Why should I start with auto-instrumentation rather than writing custom spans from the beginning?

Auto-instrumentation via @opentelemetry/auto-instrumentations-node gives you immediate visibility into HTTP calls, database queries, and Redis operations without writing a single line of span code. Starting there lets you understand the actual trace topology of your service-to-service interactions before deciding where custom spans add real value. Adding custom spans prematurely — before you know the topology — risks creating noise and unnecessary storage cost.

How does context propagation work when Service A calls Service B?

When Service A makes an outbound HTTP call to Service B, OpenTelemetry automatically injects the current trace ID and span ID into the outgoing headers using the W3C Trace Context standard. Service B extracts those headers and creates its own child spans under the same trace, so the full request journey appears as a single connected tree in your tracing backend. For Kafka and RabbitMQ this propagation is not automatic — you must manually carry context via message headers using OpenTelemetry messaging semantic conventions.

What sampling strategy balances cost and signal quality on high-traffic systems?

The post recommends combining head-based sampling (sample roughly 10% of normal traffic) with tail-based sampling applied at the OpenTelemetry Collector level. Tail sampling ensures that traces containing errors or latency above a threshold are always retained, regardless of the head-based decision. Without tail sampling, the traces you need most during an incident are the most likely to be dropped.

When should I choose Grafana Tempo over Jaeger for self-hosted tracing?

For new self-hosted deployments the post recommends Grafana Tempo because it stores traces in cheap object storage (S3 or GCS) rather than Jaeger's Cassandra or Elasticsearch, which significantly lowers storage cost at scale. Tempo also integrates natively with Grafana dashboards, giving a unified observability view if you already run Grafana. The OpenTelemetry Collector makes switching between any backends — including Jaeger, Tempo, Honeycomb, or Datadog — a configuration change with no application code changes required.

How does distributed tracing speed up incident investigation?
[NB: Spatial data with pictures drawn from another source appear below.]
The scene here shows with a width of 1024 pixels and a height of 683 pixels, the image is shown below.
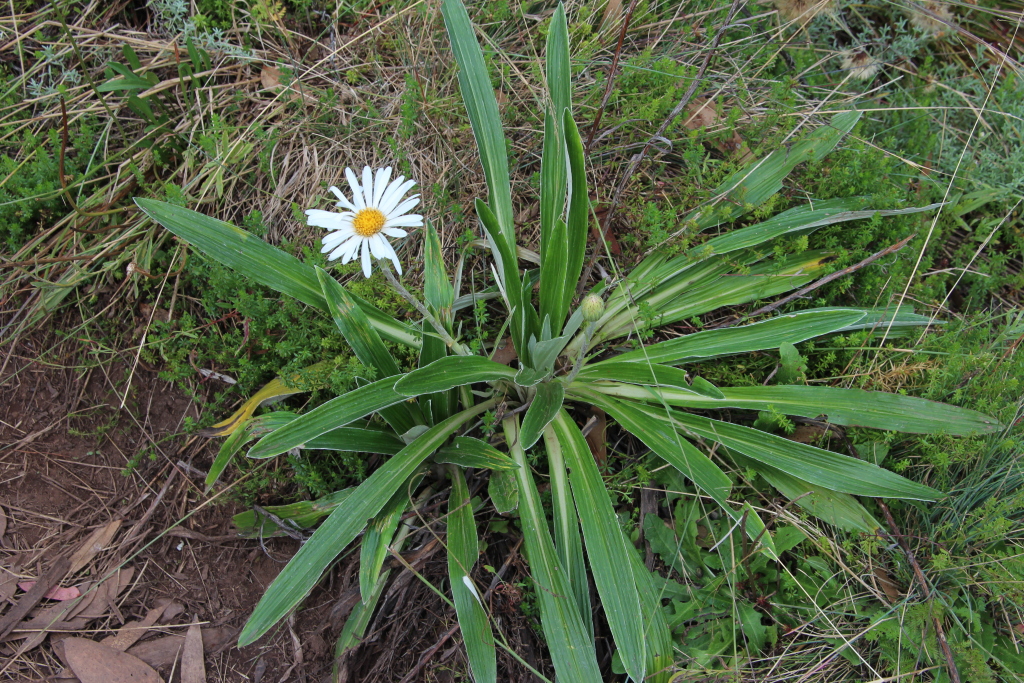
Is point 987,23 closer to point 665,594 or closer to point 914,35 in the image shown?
point 914,35

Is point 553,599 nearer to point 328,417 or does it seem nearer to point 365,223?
point 328,417

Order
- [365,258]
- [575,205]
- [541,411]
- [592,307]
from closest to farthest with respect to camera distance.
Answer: [365,258]
[592,307]
[541,411]
[575,205]

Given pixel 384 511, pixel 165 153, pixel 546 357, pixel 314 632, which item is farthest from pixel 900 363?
pixel 165 153

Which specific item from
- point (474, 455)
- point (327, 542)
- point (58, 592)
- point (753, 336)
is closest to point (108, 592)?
point (58, 592)

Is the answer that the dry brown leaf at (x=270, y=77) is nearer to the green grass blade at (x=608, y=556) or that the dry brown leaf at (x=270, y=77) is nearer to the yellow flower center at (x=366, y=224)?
the yellow flower center at (x=366, y=224)

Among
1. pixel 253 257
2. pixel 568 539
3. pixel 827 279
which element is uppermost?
pixel 253 257

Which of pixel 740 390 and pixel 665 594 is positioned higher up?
pixel 740 390

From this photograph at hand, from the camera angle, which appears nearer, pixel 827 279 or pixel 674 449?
pixel 674 449
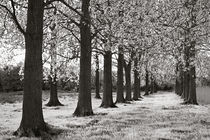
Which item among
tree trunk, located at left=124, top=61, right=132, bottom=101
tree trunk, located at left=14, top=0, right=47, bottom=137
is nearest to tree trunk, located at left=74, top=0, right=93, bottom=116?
tree trunk, located at left=14, top=0, right=47, bottom=137

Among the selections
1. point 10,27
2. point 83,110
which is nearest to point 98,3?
point 10,27

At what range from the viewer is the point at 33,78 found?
40.1ft

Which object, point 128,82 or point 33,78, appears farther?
point 128,82

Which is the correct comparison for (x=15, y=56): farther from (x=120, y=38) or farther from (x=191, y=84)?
(x=191, y=84)

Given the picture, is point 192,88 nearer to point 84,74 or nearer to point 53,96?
point 53,96

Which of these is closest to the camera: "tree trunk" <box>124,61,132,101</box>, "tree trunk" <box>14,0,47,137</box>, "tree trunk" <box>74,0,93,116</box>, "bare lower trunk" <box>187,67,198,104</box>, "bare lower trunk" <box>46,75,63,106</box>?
"tree trunk" <box>14,0,47,137</box>

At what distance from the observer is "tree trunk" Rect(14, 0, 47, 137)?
1198cm

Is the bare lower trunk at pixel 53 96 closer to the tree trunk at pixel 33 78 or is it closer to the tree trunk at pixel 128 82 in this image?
the tree trunk at pixel 128 82

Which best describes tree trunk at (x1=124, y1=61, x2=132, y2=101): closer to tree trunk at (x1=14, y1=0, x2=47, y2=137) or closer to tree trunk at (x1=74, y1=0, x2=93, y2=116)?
tree trunk at (x1=74, y1=0, x2=93, y2=116)

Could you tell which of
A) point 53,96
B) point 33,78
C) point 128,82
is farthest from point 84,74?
point 128,82

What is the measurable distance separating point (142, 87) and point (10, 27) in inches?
3510

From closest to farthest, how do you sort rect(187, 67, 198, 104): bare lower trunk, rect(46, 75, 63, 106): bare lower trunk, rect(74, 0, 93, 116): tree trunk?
rect(74, 0, 93, 116): tree trunk → rect(187, 67, 198, 104): bare lower trunk → rect(46, 75, 63, 106): bare lower trunk

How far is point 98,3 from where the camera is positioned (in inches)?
917

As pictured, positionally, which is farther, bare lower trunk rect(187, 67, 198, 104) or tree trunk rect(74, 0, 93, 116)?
bare lower trunk rect(187, 67, 198, 104)
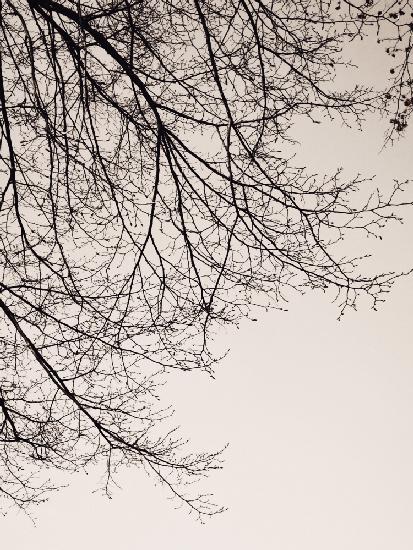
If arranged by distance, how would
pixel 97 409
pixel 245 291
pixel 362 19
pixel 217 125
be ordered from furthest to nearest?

Instead of correlating logs across 5–10 individual services manually, you open the relevant operation in your tracing backend and the waterfall view shows exactly which service was called, in what order, how long each span took, and where errors occurred. The post describes this workflow as turning a 30-minute incident investigation into a 2-minute one. Setting up P99 latency, error rate, and trace count alerts per service lets you reach the right trace before users file a ticket.

Distributed Tracing with OpenTelemetry: A Practical NestJS Implementation

OpenTelemetry is now the second-highest-velocity CNCF project with over 24,000 contributors and nearly 50% adoption among cloud-native companies. It graduated to CNCF's top maturity level in 2026, cementing its position as the standard observability framework. The project saw a 45% year-over-year increase in code commits in 2024 and a 100% increase in search volume — it's clear the industry is converging on OpenTelemetry as the single observability layer. For NestJS developers building microservices, this means you have one standardized way to instrument your applications and send telemetry to any backend: Jaeger, Grafana Tempo, Honeycomb, Datadog, or your own collector.

What Distributed Tracing Solves

In a microservices system, a single user request might touch 5-10 services before returning a response. When that request fails or is slow, logs from individual services show what happened inside each box — but not how the services interacted. Distributed tracing captures the full journey: which service was called, in what order, how long each call took, and where errors occurred. A trace is a tree of spans — each span represents a unit of work (an HTTP call, a database query, a message queue consume). OpenTelemetry standardizes how spans are created, annotated, and propagated across service boundaries.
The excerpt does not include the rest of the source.